(Records drawn from a dataset)

........

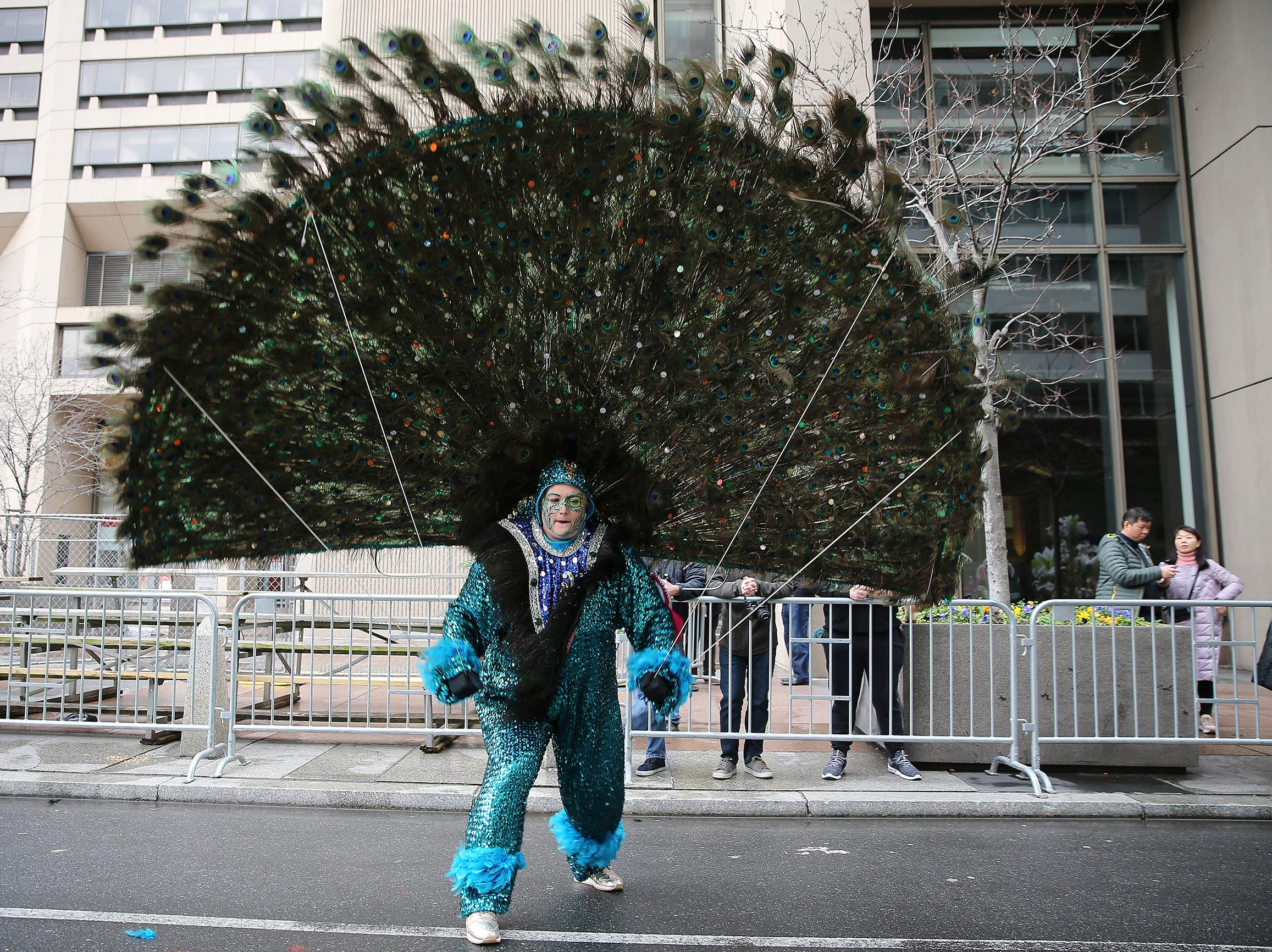 Jennifer Hensell, of Golden Sunrise Fancy Brigade, fights the wind as she waits for the start of the Mummers Parade, Tuesday, Jan. 1, 2019, in Philadelphia. (David Maialetti/The Philadelphia Inquirer via AP)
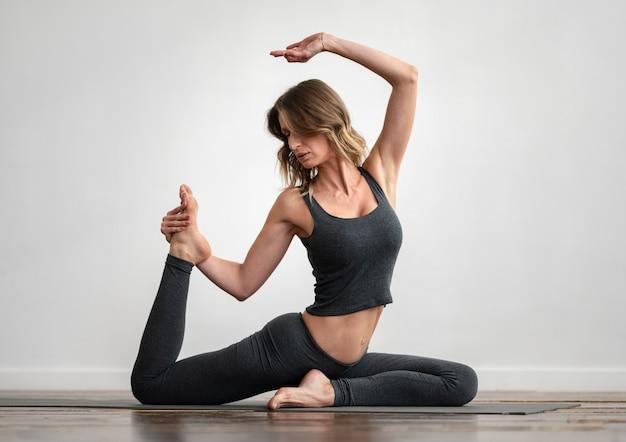 Donna che fa yoga a casa sulla stuoia Foto Gratuite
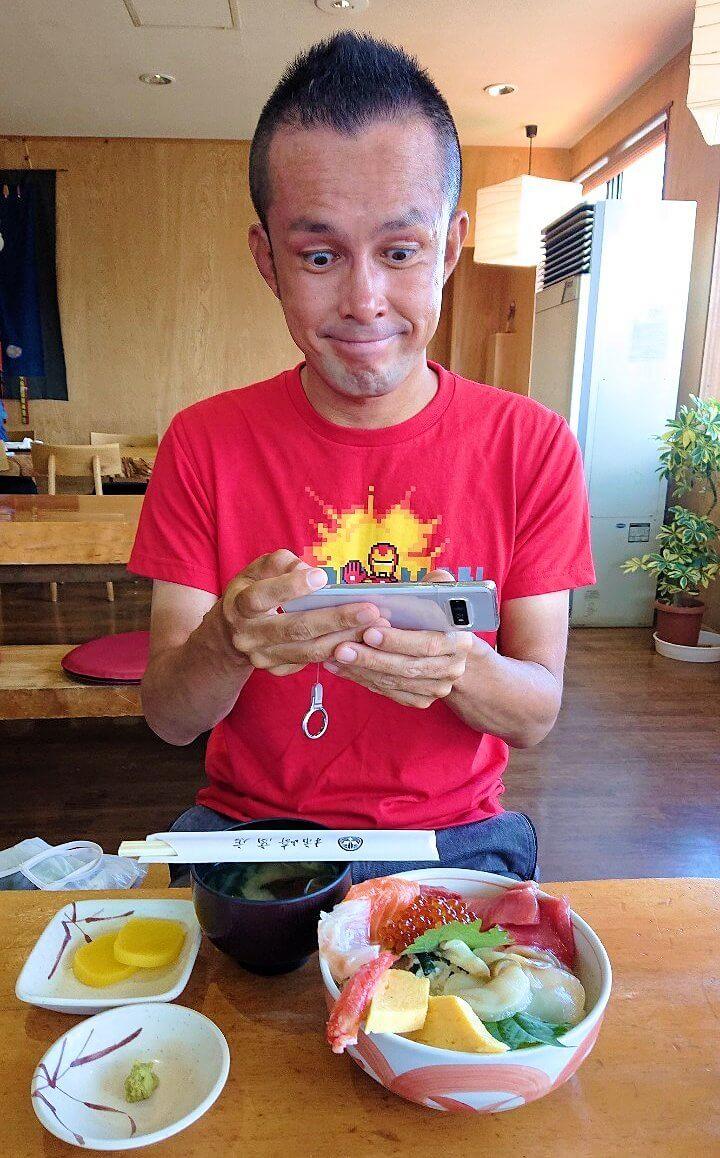 余市駅近くにある「海鮮工房」で注文した海鮮丼を写真に撮る男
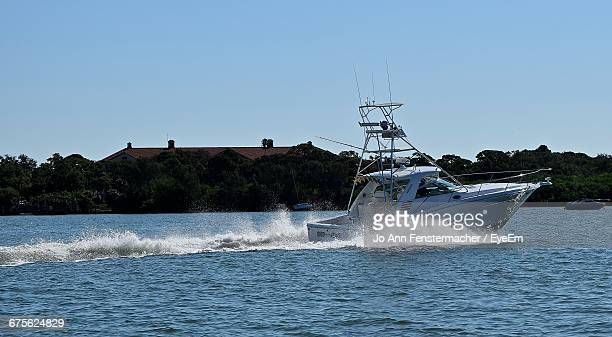 motorboat sailing in sea against clear blue sky - costa del golfo degli stati uniti d'america foto e immagini stock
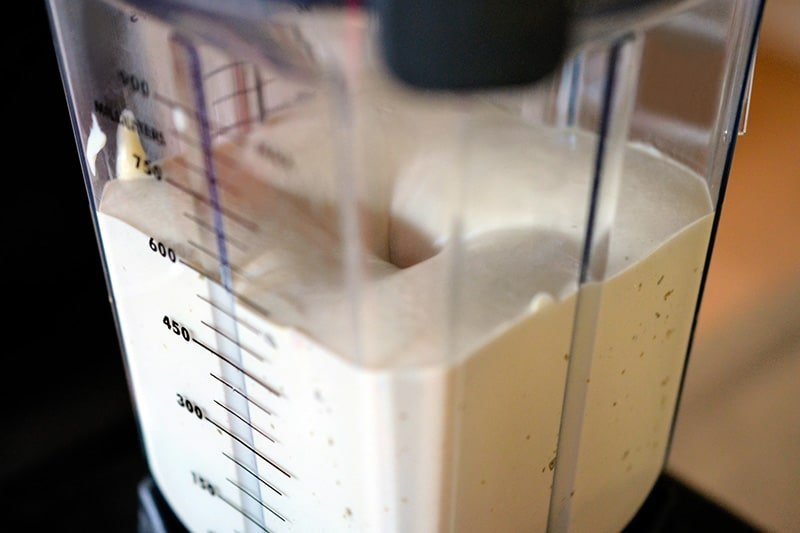 A side shot of a blender filled with creamy Tonnato Sauce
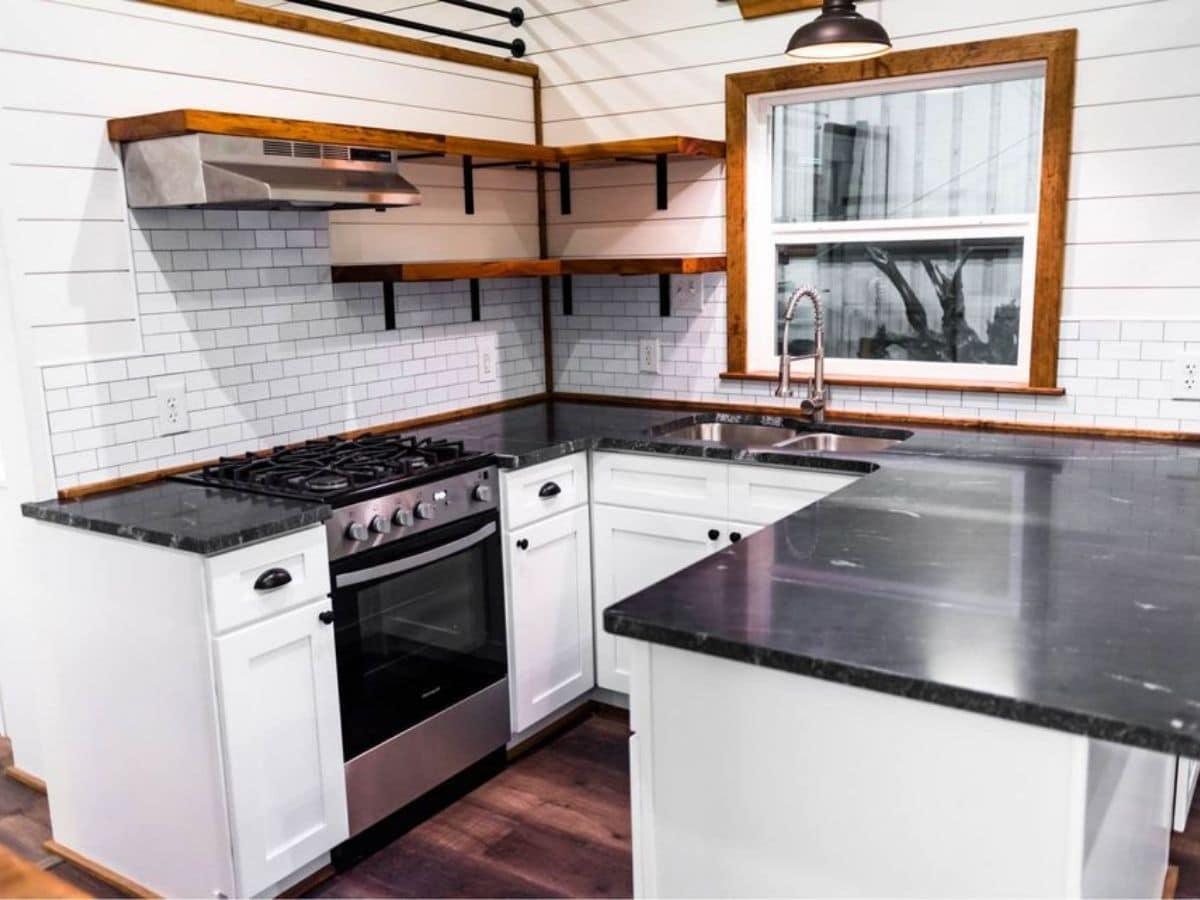 Black counters on top of white cabinets in kitchen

........

▶ WHAT TO PRODUCE:
The answer is the complete set of records, copied exactly, with pictures omitted.

▶ EXERCISE SOLUTION:
 Jennifer Hensell, of Golden Sunrise Fancy Brigade, fights the wind as she waits for the start of the Mummers Parade, Tuesday, Jan. 1, 2019, in Philadelphia. (David Maialetti/The Philadelphia Inquirer via AP)
 Donna che fa yoga a casa sulla stuoia Foto Gratuite
 余市駅近くにある「海鮮工房」で注文した海鮮丼を写真に撮る男
 motorboat sailing in sea against clear blue sky - costa del golfo degli stati uniti d'america foto e immagini stock
 A side shot of a blender filled with creamy Tonnato Sauce
 Black counters on top of white cabinets in kitchen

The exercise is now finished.